__AIM OF THE TASK__.
Reproduce every one of the following records word for word, leaving out the pictures.

__PROVIDED DATA__.
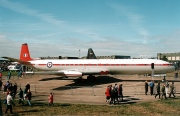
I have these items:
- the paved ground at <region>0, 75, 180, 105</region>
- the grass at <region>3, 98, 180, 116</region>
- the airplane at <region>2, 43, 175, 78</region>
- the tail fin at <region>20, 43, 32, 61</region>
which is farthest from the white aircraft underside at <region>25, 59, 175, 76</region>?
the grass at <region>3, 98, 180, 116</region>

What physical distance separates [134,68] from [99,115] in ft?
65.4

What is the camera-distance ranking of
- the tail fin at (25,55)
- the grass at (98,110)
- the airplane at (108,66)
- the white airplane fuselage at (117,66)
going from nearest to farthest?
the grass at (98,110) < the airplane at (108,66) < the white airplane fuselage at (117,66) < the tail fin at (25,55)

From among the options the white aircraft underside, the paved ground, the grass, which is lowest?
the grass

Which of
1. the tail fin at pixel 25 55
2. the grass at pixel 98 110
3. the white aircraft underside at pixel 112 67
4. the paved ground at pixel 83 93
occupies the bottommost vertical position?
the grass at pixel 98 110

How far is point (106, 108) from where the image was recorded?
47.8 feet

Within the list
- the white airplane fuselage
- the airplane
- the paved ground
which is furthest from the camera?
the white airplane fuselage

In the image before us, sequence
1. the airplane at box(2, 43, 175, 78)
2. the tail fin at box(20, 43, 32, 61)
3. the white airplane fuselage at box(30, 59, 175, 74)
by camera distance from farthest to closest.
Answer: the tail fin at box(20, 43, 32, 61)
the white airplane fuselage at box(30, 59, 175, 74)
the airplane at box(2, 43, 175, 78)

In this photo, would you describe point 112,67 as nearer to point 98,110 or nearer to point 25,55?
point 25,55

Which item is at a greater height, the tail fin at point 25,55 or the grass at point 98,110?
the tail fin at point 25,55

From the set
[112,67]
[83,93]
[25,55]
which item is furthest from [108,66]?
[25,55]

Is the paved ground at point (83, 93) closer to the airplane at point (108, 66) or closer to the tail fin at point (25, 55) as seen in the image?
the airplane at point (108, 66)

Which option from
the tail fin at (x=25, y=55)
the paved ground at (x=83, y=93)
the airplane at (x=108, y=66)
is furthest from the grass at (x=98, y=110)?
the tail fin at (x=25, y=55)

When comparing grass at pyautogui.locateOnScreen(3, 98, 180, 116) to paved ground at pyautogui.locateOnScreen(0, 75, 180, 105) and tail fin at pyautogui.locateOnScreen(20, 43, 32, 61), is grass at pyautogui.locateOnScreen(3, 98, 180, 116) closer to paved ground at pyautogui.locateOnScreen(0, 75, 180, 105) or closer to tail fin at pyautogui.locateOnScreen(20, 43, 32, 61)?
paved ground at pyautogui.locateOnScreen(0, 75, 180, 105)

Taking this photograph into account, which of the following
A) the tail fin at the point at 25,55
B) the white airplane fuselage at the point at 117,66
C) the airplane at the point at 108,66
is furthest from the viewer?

__EXERCISE ANSWER__.
I have these items:
- the paved ground at <region>0, 75, 180, 105</region>
- the grass at <region>3, 98, 180, 116</region>
- the airplane at <region>2, 43, 175, 78</region>
- the tail fin at <region>20, 43, 32, 61</region>
which is farthest from the white aircraft underside at <region>25, 59, 175, 76</region>?
the grass at <region>3, 98, 180, 116</region>

What physical distance separates [134,68] from [99,115] in ft?
65.4

What is the camera-distance ranking of
- the tail fin at (25,55)
- the grass at (98,110)
- the airplane at (108,66)
- the white airplane fuselage at (117,66)
going from nearest to farthest?
the grass at (98,110) < the airplane at (108,66) < the white airplane fuselage at (117,66) < the tail fin at (25,55)

From among the options the white aircraft underside, the paved ground, the grass, which is lowest?
the grass

Which of
1. the tail fin at pixel 25 55
2. the grass at pixel 98 110
3. the white aircraft underside at pixel 112 67
4. the paved ground at pixel 83 93
occupies the bottommost vertical position?
the grass at pixel 98 110

How far is point (106, 108) from where the image was recorded?
47.8 feet

Within the list
- the white airplane fuselage
- the airplane
- the paved ground
which is furthest from the camera?
the white airplane fuselage

In the image before us, sequence
1. the airplane at box(2, 43, 175, 78)
2. the tail fin at box(20, 43, 32, 61)
3. the white airplane fuselage at box(30, 59, 175, 74)
by camera distance from farthest to closest.
Answer: the tail fin at box(20, 43, 32, 61)
the white airplane fuselage at box(30, 59, 175, 74)
the airplane at box(2, 43, 175, 78)

In this photo, would you describe point 112,67 as nearer to point 98,110 or nearer to point 25,55?
point 25,55

Which item is at a greater height, the tail fin at point 25,55 or the grass at point 98,110?
the tail fin at point 25,55

From the set
[112,67]
[83,93]
[25,55]
which item is furthest from [108,66]?
[25,55]

Is the paved ground at point (83, 93) closer to the airplane at point (108, 66) or closer to the tail fin at point (25, 55) as seen in the image?
the airplane at point (108, 66)

Which option from
the tail fin at (x=25, y=55)
the paved ground at (x=83, y=93)
the airplane at (x=108, y=66)
is furthest from the grass at (x=98, y=110)?
the tail fin at (x=25, y=55)

When comparing grass at pyautogui.locateOnScreen(3, 98, 180, 116) to paved ground at pyautogui.locateOnScreen(0, 75, 180, 105) and tail fin at pyautogui.locateOnScreen(20, 43, 32, 61), is grass at pyautogui.locateOnScreen(3, 98, 180, 116) closer to paved ground at pyautogui.locateOnScreen(0, 75, 180, 105) or closer to tail fin at pyautogui.locateOnScreen(20, 43, 32, 61)?
paved ground at pyautogui.locateOnScreen(0, 75, 180, 105)

Taking this photograph into account, which of the following
A) the tail fin at the point at 25,55
B) the white airplane fuselage at the point at 117,66
C) the airplane at the point at 108,66
is furthest from the viewer?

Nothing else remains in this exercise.